WHAT THE TASK ASKS: Return every line below as is, leaving out the pictures.

STORED DATA:
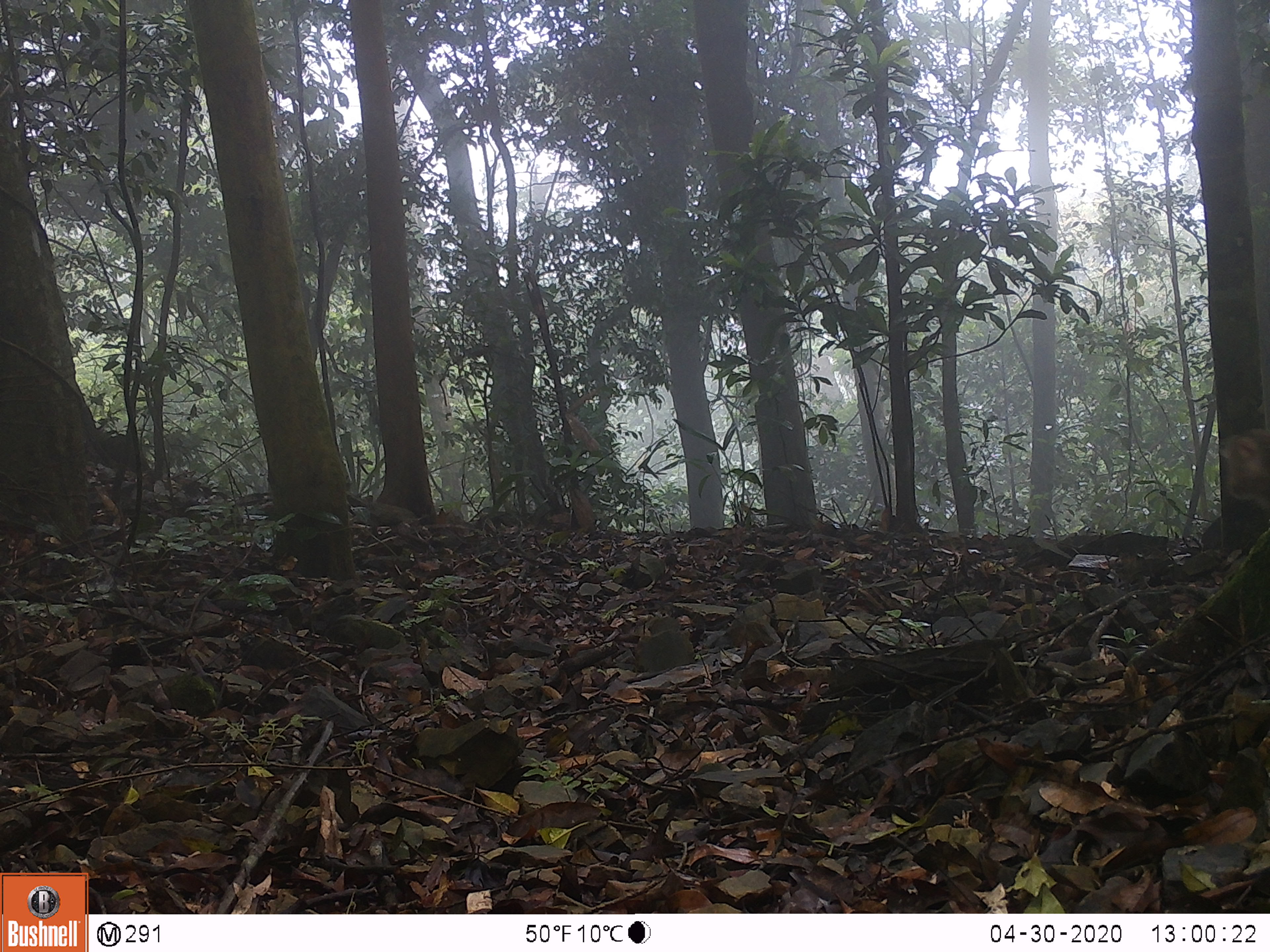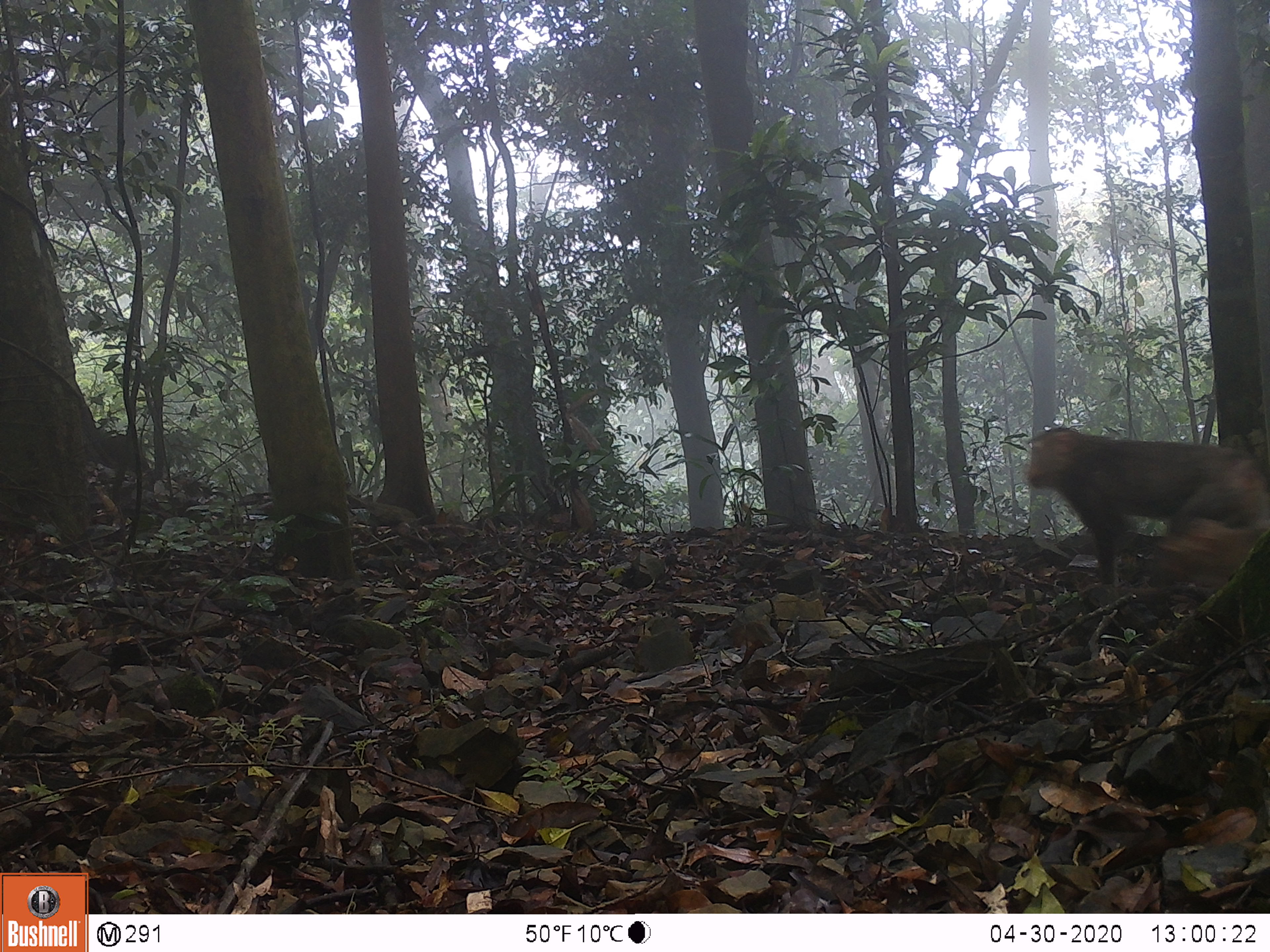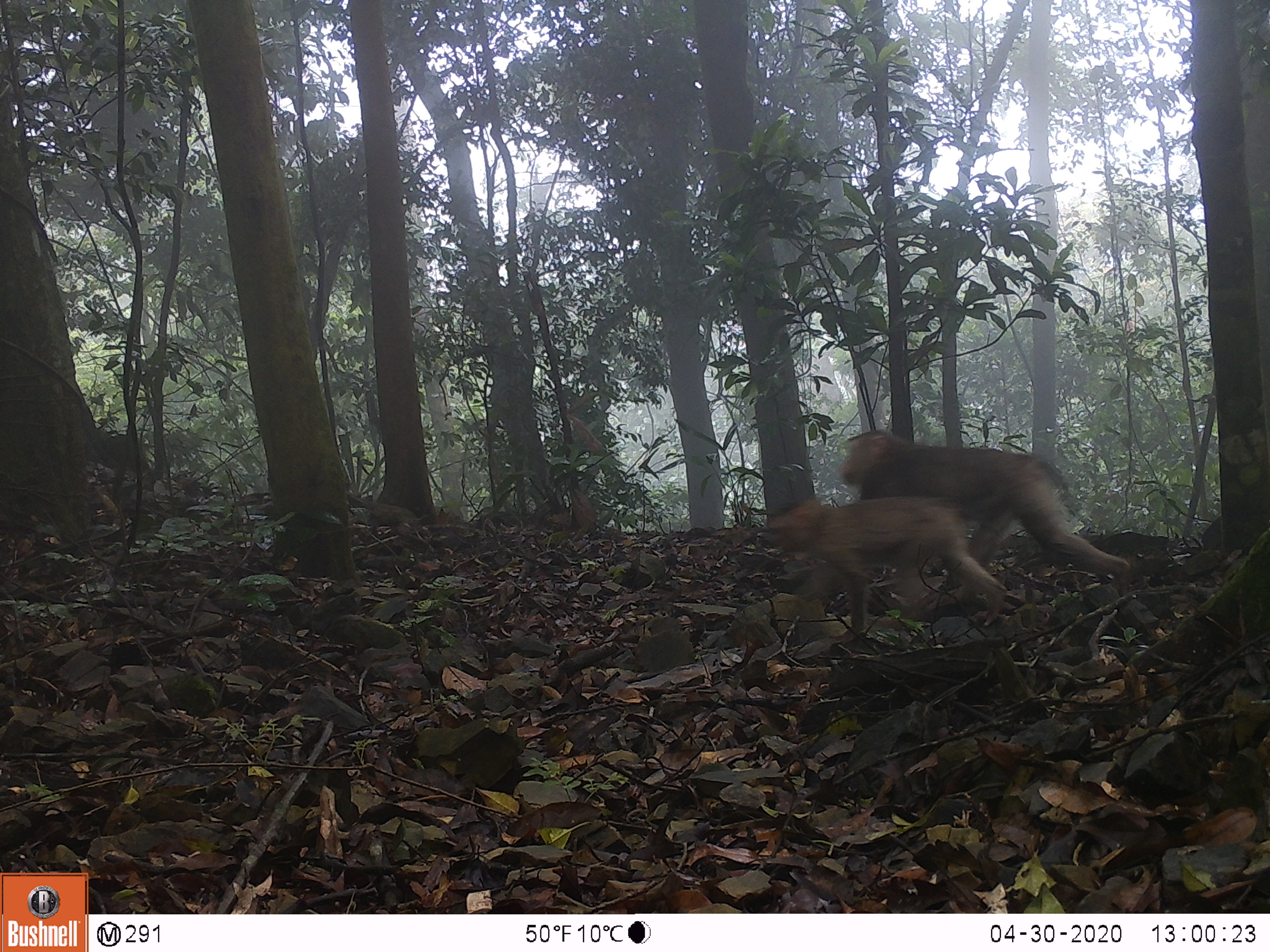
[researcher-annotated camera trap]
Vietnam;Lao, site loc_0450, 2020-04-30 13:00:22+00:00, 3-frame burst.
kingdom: Animalia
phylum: Chordata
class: Mammalia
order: Primates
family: Cercopithecidae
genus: Macaca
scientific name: Macaca nemestrina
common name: pig-tailed macaque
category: pig tailed macaque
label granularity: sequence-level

EXPECTED ANSWER:
[researcher-annotated camera trap]
Vietnam;Lao, site loc_0450, 2020-04-30 13:00:22+00:00, 3-frame burst.
kingdom: Animalia
phylum: Chordata
class: Mammalia
order: Primates
family: Cercopithecidae
genus: Macaca
scientific name: Macaca nemestrina
common name: pig-tailed macaque
category: pig tailed macaque
label granularity: sequence-level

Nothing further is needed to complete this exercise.